Но вот А-Кай поднял глаза, лицо его осветилось быстрой прелестной улыбкой, и он спросил хозяина, готов ли тот.
Доктор кивнул. A-Кай положил лютню и вновь зажег масляную лампу. Приготовил еще одну трубку. Доктор выкурил ее и еще две. Это было его пределом. Он курил регулярно, но умеренно. Затем вновь откинулся на спинку и предался размышлениям. A-Кай приготовил две трубки для себя и, выкурив их, погасил лампу. Он подложил под голову деревянную скамеечку и вскоре уснул.

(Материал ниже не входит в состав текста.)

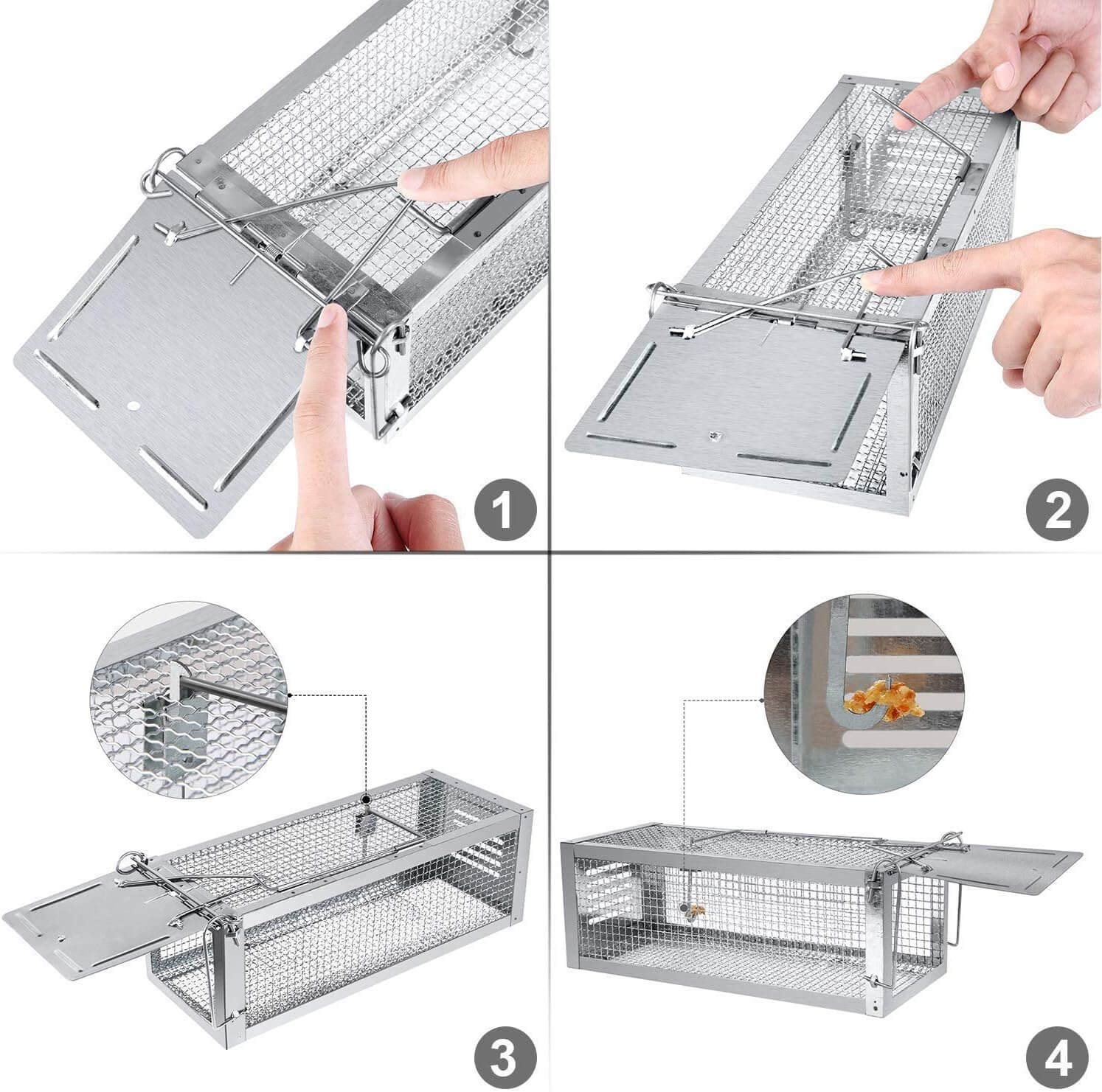 1

2

3

4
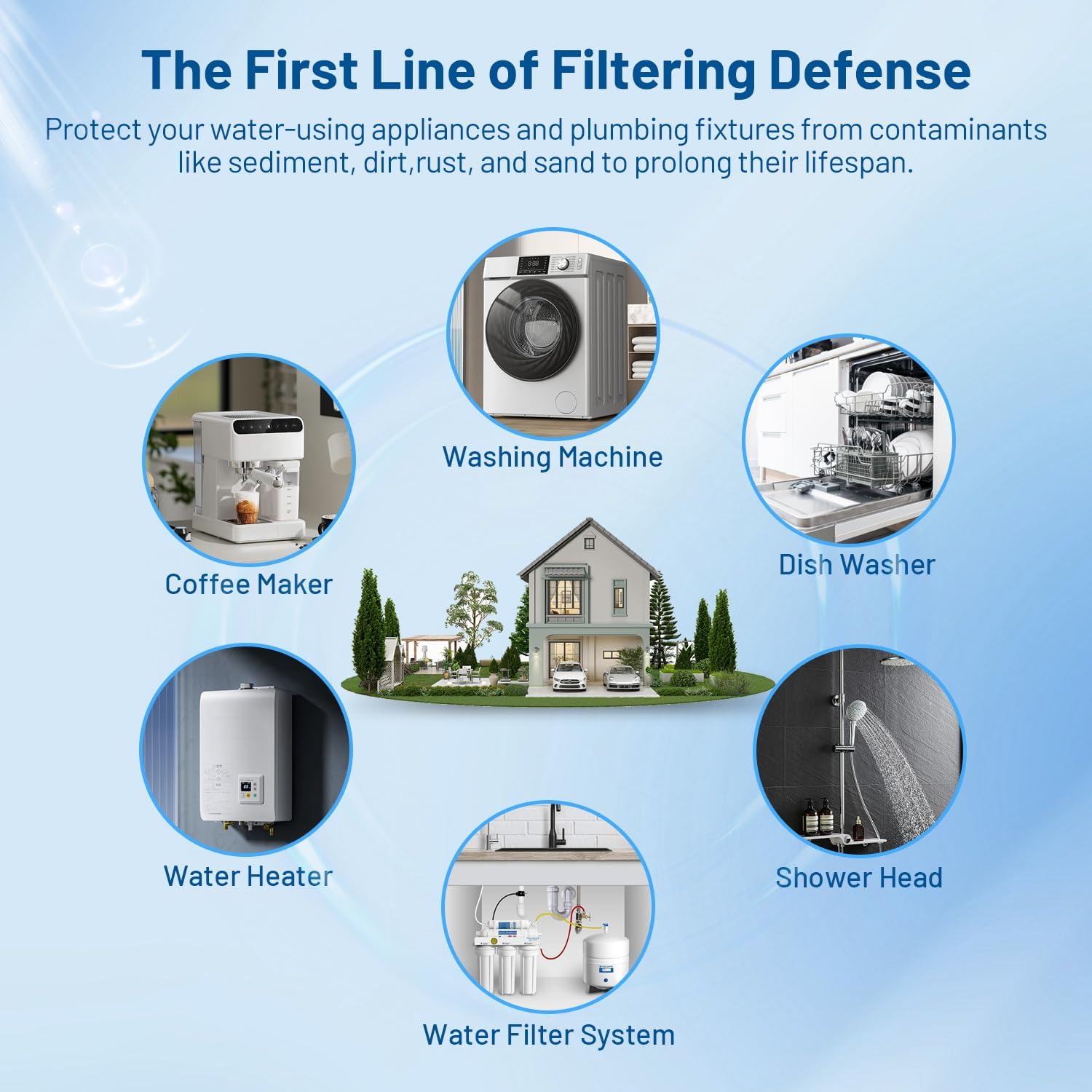 The First Line of Filtering Defense

Protect your water-using appliances and plumbing fixtures from contaminants like sediment, dirt,rust, and sand to prolong their lifespan.

Washing Machine

Coffee Maker

Dish Washer

Water Heater

Shower Head

Water Filter System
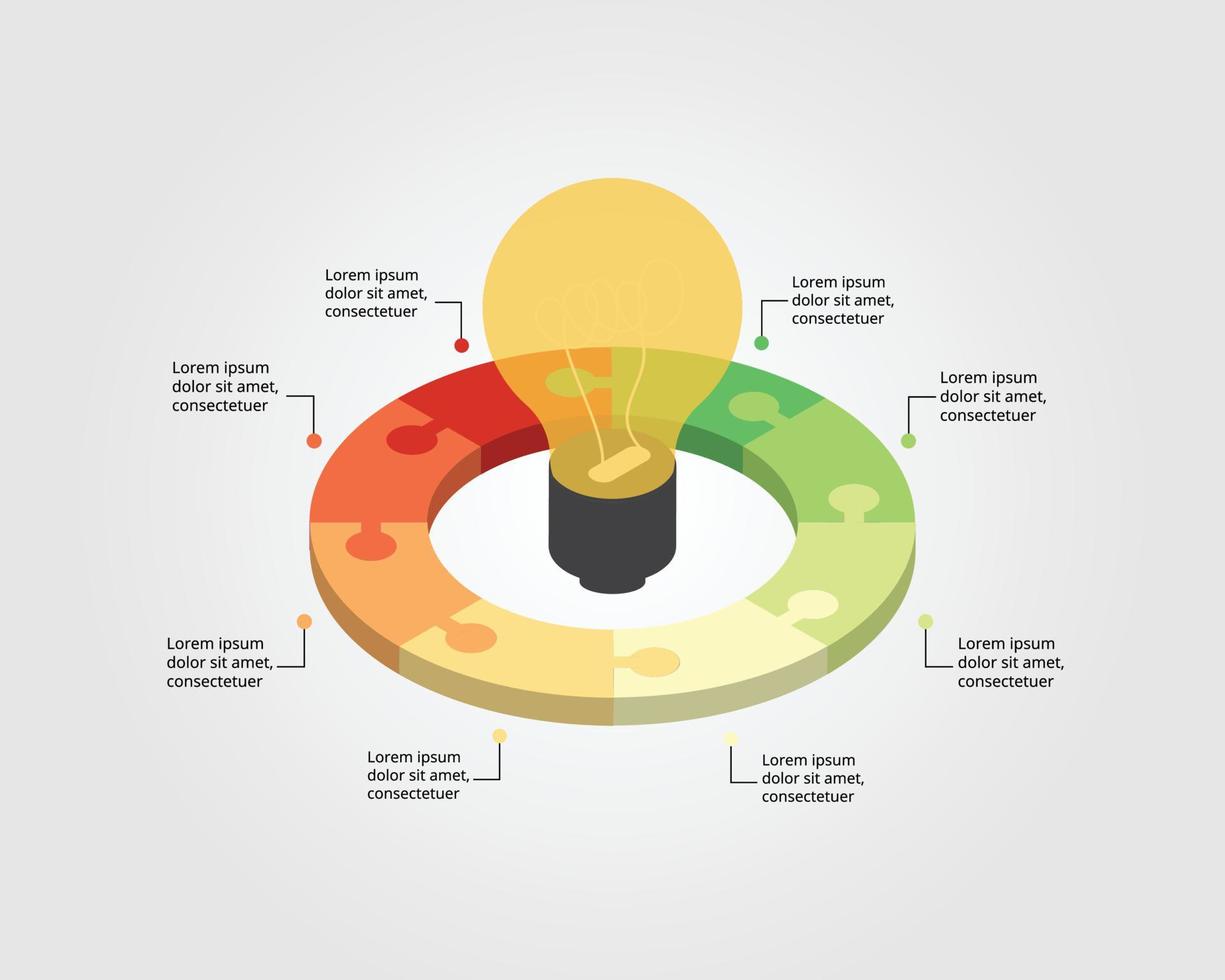 Lorem ipsum dolor sit amet, consectetuer

Lorem ipsum dolor sit amet, consectetuer

Lorem ipsum dolor sit amet, consectetuer

Lorem ipsum dolor sit amet, consectetuer

Lorem ipsum dolor sit amet, consectetuer

Lorem ipsum dolor sit amet, consectetuer

Lorem ipsum dolor sit amet, consectetuer

Lorem ipsum dolor sit amet, consectetuer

А доктор, ощущая несказанное умиротворение, задумался над загадкой бытия. Телу его, полулежащему в кресле, было так покойно, что он совсем его не ощущал, разве что неотчетливое чувство физического довольства еще усиливало духовную нирвану. В этом состоянии полной свободы его душа могла смотреть на его тело с той же нежной терпимостью, с какой мы относимся к другу, который нам прискучил, но чья любовь нам приятна. Мысли стремительно проносились у него в мозгу, но в этой стремительности не было спешки, не было тревоги, его ум работал с уверенностью в собственной мощи, — так великий математик оперирует математическими символами. Ясность мышления доставляла такое же наслаждение, какое доставляет нам чистая красота. Ради этого только и стоило мыслить. Самоцель. Он был повелителем пространства и времени. Не существовало такой задачи, какую он не мог бы разрешить, если бы захотел; все было понятно, все было необычайно просто, но казалось глупым распутывать сложности бытия, если сознание, что ты можешь сделать это, когда захочешь, доставляет такое тонкое наслаждение.
Глава девятая
Доктор Сондерс вставал рано. Рассвет только начал заниматься, когда он вышел на веранду и позвал А- Кая. Бой принёс ему завтрак; маленькие нежные бананы, известные под
названием «дамские пальчики», неизбежную яичницу–глазунью, тосты и чай. Доктор съел все это с аппетитом. Укладываться им было недолго. Весь скудный гардероб A-Кая уместился в пакете из оберточной бумаги, а пожитки самого доктора — в китайском чемодане из светлой свиной кожи. Лекарства и хирургические инструменты он держал в небольшой жестяной коробке. У ступеней, которые вели на веранду, дожидалось трое или четверо туземцев — пациенты, желавшие показаться доктору; он принял их одного за другим, пока завтракал, и сказал, что уезжает сегодня утром. Затем пошел к дому Цзинь Цина, стоящему посредине плантации кокосовых пальм. Это было импозантное бунгало, самое большое на острове, с отдельными архитектурными деталями, которые должны были придать ему стиль, но его претенциозность была в странном контрасте с убогим окружением. Сада вокруг не было, на неухоженной земле валялись пустые жестянки из–под консервов и ломаные упаковочные ящики. Бродили куры, утки, собаки и свиньи, роясь в отбросах. Обставлен дом был «по–европейски»: буфетами из мореного дуба, американскими качалками вроде тех, что обычно видишь в отелях Среднего Запада, и столами, обтянутыми плюшем. На стенах висели в массивных золоченых рамах увеличенные фотографии Цзинь Цина и многочисленных членов его семейства.
Цзинь Цин был высокий полный мужчина внушительной наружности, из кармашка его белых парусиновых брюк свисала тяжелая золотая цепочка от часов. Он остался очень доволен результатами операции, даже не ожидал, что будет так хорошо видеть, но все равно предпочел бы задержать доктора на острове еще немного.